The idea is to divide all lines of your text into words (for example, using strsplit), concatenate all words and count the instances of each word (for example, using table). The code below shows a possible implementation:

contaPalavras <- function(linhas) {
    palavras <- strsplit(linhas, "\\W+")
    todas <- unlist(palavras)
    contagem <- table(todas)
    contagem[order(-contagem)]
}
linhas <- c(
    "Lorem ipsum dolor sit amet, consectetuer adipiscing elit. Maecenas porttitor congue massa. Fusce posuere, magna sed pulvinar ultricies, purus lectus malesuada libero, sit amet commodo magna eros quis urna.",
    "Nunc viverra imperdiet enim. Fusce est. Vivamus a tellus.",
    "Pellentesque habitant morbi tristique senectus et netus et malesuada fames ac turpis egestas. Proin pharetra nonummy pede. Mauris et orci.",
    "Aenean nec lorem. In porttitor. Donec laoreet nonummy augue.",
    "Suspendisse dui purus, scelerisque at, vulputate vitae, pretium mattis, nunc. Mauris eget neque at sem venenatis eleifend. Ut nonummy.",
    "Fusce aliquet pede non pede. Suspendisse dapibus lorem pellentesque magna. Integer nulla.",
    "Donec blandit feugiat ligula. Donec hendrerit, felis et imperdiet euismod, purus ipsum pretium metus, in lacinia nulla nisl eget sapien. Donec ut est in lectus consequat consequat.",
    "Etiam eget dui. Aliquam erat volutpat. Sed at lorem in nunc porta tristique.",
    "Proin nec augue. Quisque aliquam tempor magna. Pellentesque habitant morbi tristique senectus et netus et malesuada fames ac turpis egestas.",
    "Nunc ac magna. Maecenas odio dolor, vulputate vel, auctor ac, accumsan id, felis. Pellentesque cursus sagittis felis.")
contaPalavras(linhas)

Note that you will probably want to remove words you don’t want to count, such as articles, conjunctions, prepositions, etc., but this depends on the rules of your business.
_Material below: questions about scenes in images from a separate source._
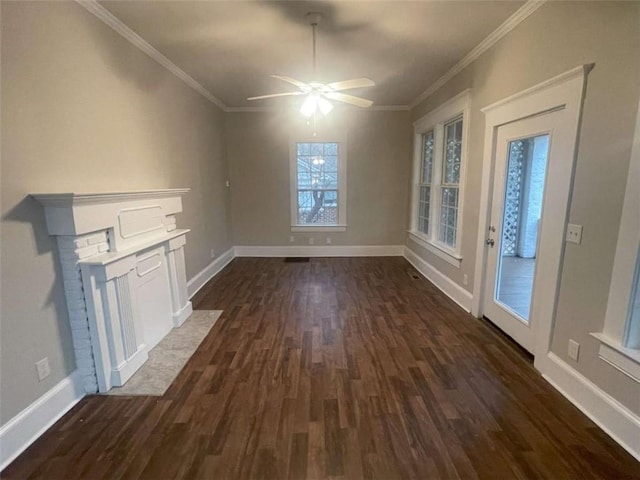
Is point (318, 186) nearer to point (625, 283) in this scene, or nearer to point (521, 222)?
point (521, 222)

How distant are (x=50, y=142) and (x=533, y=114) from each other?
3.39 m

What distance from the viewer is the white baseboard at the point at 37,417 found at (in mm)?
1668

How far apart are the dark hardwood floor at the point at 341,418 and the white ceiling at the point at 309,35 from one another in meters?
2.75

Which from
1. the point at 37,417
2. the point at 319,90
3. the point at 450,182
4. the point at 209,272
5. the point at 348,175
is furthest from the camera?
the point at 348,175

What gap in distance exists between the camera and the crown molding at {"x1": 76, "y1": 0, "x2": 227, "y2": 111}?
2324 millimetres

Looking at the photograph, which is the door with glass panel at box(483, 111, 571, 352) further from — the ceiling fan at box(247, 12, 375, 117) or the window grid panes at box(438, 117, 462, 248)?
the ceiling fan at box(247, 12, 375, 117)

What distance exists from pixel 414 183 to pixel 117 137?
4523 millimetres

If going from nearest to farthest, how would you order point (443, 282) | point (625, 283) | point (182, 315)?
point (625, 283) → point (182, 315) → point (443, 282)

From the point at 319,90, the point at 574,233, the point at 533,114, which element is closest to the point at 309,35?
the point at 319,90

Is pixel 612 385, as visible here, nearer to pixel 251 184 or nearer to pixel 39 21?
pixel 39 21

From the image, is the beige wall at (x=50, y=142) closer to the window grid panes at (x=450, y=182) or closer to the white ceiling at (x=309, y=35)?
the white ceiling at (x=309, y=35)

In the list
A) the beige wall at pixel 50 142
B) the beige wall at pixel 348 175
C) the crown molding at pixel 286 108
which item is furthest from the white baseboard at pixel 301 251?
the beige wall at pixel 50 142

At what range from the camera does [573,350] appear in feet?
6.88

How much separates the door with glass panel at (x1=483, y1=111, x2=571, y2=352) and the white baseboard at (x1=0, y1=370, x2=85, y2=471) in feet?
11.1
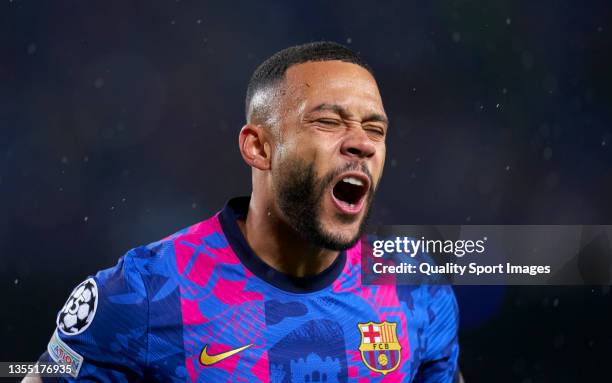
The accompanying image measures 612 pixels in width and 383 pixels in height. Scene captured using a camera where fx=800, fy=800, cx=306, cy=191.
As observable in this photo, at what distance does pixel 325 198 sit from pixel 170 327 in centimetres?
68

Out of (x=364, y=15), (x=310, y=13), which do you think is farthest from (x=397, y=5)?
(x=310, y=13)

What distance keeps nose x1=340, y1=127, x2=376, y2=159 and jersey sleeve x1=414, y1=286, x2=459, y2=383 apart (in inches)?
30.1

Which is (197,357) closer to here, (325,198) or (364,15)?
(325,198)

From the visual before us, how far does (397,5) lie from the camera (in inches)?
225

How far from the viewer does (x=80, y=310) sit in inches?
107

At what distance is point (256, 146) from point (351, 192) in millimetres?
383

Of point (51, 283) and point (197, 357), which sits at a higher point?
point (51, 283)

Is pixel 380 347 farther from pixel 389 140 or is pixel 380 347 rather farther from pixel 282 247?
pixel 389 140

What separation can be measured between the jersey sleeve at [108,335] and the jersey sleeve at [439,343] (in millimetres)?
1088

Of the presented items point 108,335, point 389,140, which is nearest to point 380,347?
point 108,335

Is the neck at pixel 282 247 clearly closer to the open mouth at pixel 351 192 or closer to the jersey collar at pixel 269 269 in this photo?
the jersey collar at pixel 269 269

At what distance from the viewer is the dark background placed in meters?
5.20

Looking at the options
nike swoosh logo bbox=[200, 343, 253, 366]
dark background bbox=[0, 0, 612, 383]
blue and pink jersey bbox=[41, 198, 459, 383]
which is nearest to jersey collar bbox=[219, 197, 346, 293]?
blue and pink jersey bbox=[41, 198, 459, 383]

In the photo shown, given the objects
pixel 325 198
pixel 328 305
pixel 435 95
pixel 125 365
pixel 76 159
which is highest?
pixel 435 95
  • Thank you very much :D

1

The package tokenizers helps to do this in a very easy way!

Example:

library(tokenizers)

tokenize_words(linhas, lowercase = FALSE) %>%
  unlist() %>%
  table() %>%
  sort(decreasing = TRUE)

The legal of tokenizers is that it already does some treatments like turn everything into tiny, withdraw score, etc.

In addition, it has other functions such as tokenizer_ngrams that instead of counting words, it would count combinations of words.